Let’s talk about the artistic decisions in this book. For example, there are many point-of-view characters instead of one narrator (as most of your other books have).

Yes, even I needed a map. But this was the sort of novel that needed to be told by many—it’s a bit of a Rashomon situation. There will be some confusion, perhaps. I get that. It’s a risk I took. Any novel with a wide canvas will have big cast of characters—that’s simply what this book needed in order to be told well.

Speaking of the multiplicity, talk about the influence of Walt Whitman in the book . . .  

There’s a lot of Whitman. Of celestial imagery. Of riffs of some of his images and themes. The first drafts of this novel contained Whitman quotes starting each chapter. But then it felt like I was just saying to the reader “Do you notice all this Whitman? Isn’t it beautiful? Do you get how I’m using him in my own work?” and it was ceasing to be more about him, and less about the characters, so I cut it out. However, astute readers will catch a poem hidden in nearly every chapter. There are nods to poetry everywhere.

Given your titles, you seem to like colors and celestial imagery . . .

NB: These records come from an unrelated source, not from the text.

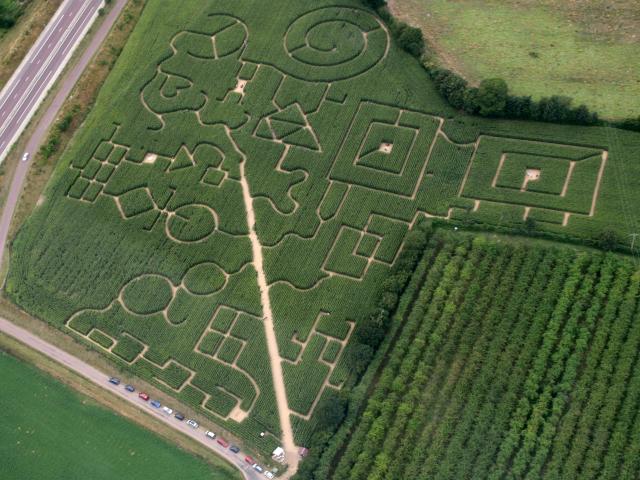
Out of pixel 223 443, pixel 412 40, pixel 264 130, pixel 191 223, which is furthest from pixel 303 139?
pixel 223 443

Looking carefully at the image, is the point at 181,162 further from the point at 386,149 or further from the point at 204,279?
the point at 386,149

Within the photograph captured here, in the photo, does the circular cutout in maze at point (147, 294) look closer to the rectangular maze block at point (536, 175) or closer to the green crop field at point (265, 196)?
the green crop field at point (265, 196)

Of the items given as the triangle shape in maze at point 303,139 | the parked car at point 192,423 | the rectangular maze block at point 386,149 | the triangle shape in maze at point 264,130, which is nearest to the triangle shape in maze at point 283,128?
the triangle shape in maze at point 303,139

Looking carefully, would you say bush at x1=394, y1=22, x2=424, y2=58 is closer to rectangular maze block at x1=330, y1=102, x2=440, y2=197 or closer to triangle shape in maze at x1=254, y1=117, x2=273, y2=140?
rectangular maze block at x1=330, y1=102, x2=440, y2=197

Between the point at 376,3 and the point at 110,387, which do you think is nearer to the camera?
the point at 110,387

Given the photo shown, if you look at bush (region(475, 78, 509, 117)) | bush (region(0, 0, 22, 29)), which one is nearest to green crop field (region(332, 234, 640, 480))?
bush (region(475, 78, 509, 117))

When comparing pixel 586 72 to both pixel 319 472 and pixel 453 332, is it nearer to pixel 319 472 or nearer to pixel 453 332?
pixel 453 332

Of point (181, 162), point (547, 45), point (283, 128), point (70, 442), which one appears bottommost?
point (70, 442)

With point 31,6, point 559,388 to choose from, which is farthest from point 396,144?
point 31,6

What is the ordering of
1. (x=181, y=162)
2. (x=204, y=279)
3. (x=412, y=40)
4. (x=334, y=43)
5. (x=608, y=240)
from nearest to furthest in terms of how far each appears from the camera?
(x=608, y=240) → (x=204, y=279) → (x=412, y=40) → (x=181, y=162) → (x=334, y=43)
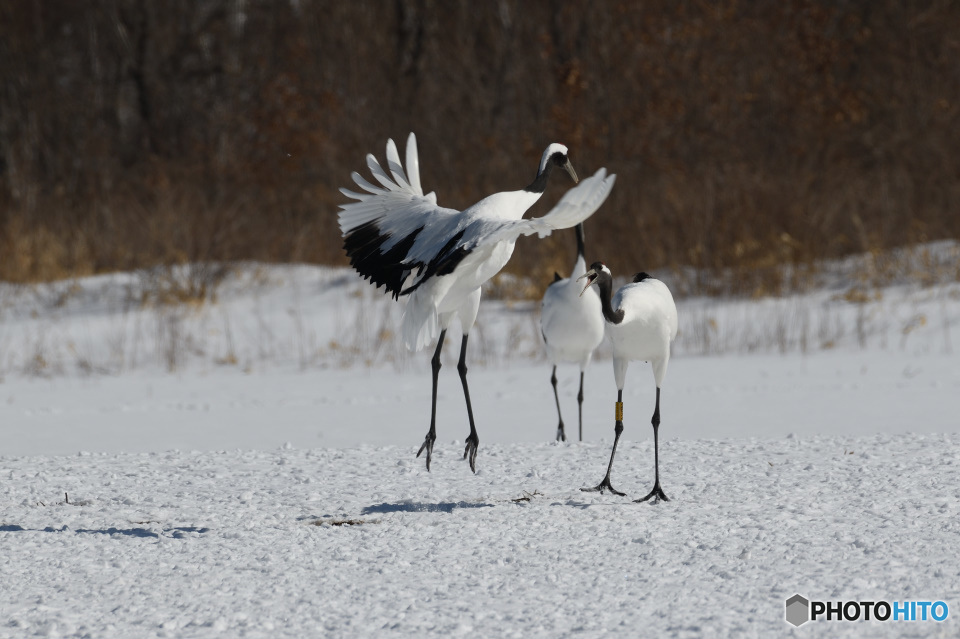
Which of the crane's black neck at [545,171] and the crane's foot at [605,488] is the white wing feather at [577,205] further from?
the crane's foot at [605,488]

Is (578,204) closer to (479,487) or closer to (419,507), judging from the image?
(419,507)

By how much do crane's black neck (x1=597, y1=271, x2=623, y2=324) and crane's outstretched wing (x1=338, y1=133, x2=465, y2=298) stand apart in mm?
601

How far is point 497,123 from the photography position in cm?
1758

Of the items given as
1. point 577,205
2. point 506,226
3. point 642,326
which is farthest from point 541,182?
point 577,205

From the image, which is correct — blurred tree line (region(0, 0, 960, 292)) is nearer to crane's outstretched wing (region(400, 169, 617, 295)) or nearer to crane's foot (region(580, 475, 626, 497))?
crane's foot (region(580, 475, 626, 497))

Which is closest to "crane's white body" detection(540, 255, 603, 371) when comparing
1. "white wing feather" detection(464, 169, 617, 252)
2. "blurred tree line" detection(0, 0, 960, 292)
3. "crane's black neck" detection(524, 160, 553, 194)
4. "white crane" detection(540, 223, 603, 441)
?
"white crane" detection(540, 223, 603, 441)

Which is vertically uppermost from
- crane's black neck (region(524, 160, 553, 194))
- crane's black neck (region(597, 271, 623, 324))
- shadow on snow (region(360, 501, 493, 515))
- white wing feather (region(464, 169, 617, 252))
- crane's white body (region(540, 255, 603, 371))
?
crane's black neck (region(524, 160, 553, 194))

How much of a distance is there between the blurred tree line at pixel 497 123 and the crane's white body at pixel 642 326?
24.1 ft

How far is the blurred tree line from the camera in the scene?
13438mm

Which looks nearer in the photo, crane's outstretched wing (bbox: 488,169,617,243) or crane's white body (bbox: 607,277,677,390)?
crane's outstretched wing (bbox: 488,169,617,243)

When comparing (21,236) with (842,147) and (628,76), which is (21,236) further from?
(842,147)

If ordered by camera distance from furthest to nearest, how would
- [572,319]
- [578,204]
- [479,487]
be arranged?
[572,319] → [479,487] → [578,204]

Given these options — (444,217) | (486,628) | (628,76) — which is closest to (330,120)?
(628,76)

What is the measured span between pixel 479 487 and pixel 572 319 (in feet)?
5.09
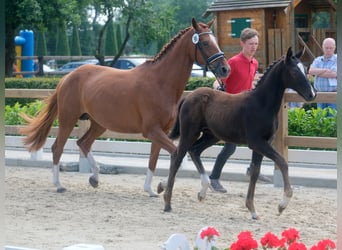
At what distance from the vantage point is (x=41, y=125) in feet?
33.8

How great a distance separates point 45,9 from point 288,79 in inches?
717

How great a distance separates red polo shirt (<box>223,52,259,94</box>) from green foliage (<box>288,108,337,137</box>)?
8.36 feet

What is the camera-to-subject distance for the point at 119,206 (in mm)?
8758

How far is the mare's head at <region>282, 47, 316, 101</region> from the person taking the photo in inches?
294

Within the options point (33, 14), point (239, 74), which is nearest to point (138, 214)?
point (239, 74)

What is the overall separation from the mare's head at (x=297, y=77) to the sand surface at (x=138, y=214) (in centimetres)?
121

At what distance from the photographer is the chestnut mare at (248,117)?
298 inches

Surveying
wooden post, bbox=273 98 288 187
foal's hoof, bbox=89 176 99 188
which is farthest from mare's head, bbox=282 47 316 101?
foal's hoof, bbox=89 176 99 188

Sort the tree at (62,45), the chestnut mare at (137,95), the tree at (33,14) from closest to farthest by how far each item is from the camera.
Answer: the chestnut mare at (137,95) < the tree at (33,14) < the tree at (62,45)

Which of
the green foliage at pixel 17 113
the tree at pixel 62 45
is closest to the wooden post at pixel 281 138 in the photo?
the green foliage at pixel 17 113

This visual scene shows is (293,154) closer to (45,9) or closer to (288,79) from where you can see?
(288,79)

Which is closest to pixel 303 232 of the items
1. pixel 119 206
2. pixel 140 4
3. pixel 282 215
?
pixel 282 215

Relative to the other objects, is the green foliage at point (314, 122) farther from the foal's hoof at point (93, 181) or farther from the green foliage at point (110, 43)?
the green foliage at point (110, 43)

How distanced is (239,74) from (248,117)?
144 centimetres
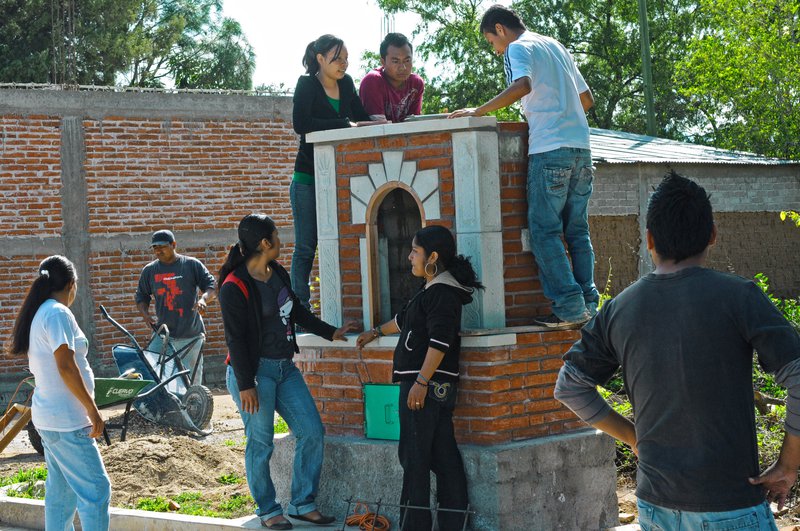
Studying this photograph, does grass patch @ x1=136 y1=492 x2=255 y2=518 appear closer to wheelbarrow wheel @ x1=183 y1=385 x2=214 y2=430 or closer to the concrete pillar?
wheelbarrow wheel @ x1=183 y1=385 x2=214 y2=430

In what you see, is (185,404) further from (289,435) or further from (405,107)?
(405,107)

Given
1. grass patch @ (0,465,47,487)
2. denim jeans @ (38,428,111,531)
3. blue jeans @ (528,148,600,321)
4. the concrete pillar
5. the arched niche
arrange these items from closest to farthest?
denim jeans @ (38,428,111,531) < blue jeans @ (528,148,600,321) < the arched niche < grass patch @ (0,465,47,487) < the concrete pillar

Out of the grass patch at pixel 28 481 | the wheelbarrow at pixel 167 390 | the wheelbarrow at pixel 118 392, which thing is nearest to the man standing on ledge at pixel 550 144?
the grass patch at pixel 28 481

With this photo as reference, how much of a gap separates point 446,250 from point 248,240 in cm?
131

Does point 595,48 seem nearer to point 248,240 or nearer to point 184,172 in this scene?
point 184,172

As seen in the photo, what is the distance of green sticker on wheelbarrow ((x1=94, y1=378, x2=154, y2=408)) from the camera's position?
1012 cm

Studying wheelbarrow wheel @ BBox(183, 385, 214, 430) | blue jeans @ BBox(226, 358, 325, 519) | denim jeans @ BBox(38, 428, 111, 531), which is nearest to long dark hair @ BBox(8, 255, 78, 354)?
denim jeans @ BBox(38, 428, 111, 531)

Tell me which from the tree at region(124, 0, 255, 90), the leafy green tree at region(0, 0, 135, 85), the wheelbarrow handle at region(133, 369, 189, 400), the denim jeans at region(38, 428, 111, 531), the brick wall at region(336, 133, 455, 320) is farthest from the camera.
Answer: the tree at region(124, 0, 255, 90)

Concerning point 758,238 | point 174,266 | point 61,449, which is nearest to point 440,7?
point 758,238

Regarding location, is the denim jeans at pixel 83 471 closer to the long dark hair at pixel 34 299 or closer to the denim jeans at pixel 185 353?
the long dark hair at pixel 34 299

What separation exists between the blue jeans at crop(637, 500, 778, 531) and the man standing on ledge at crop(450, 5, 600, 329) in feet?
10.9

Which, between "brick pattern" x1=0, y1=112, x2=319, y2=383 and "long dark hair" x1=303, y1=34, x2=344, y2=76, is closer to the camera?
"long dark hair" x1=303, y1=34, x2=344, y2=76

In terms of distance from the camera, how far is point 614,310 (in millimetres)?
3697

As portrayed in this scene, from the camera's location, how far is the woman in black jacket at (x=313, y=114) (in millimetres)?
7480
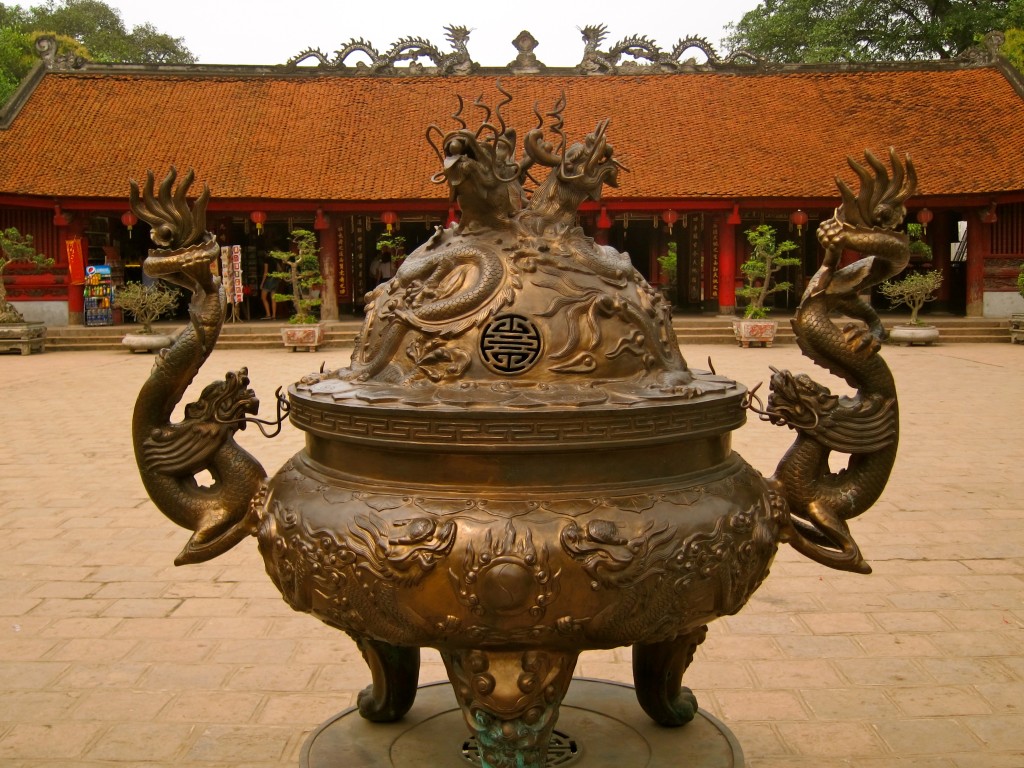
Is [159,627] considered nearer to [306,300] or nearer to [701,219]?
[306,300]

I love using nature as metaphor—and metaphor, of course, is a writer’s greatest tool. Personally, I frequently use the moon as my own temporal marker. I always have. “By the next full moon, I’ll have the windows washed,” I say. Or, “In two moons, I’ll be done with my novel.” A character in my new novel says, “By the next full moon, I’ll be dead.” I look forward to Spring Equinox the way some people look forward to Christmas. I love l’heure bleu, the French phrase for twilight, or the blue hour. I love the sky. I also might have a bit of synesthesia; colors are mixed into the way I perceive the world.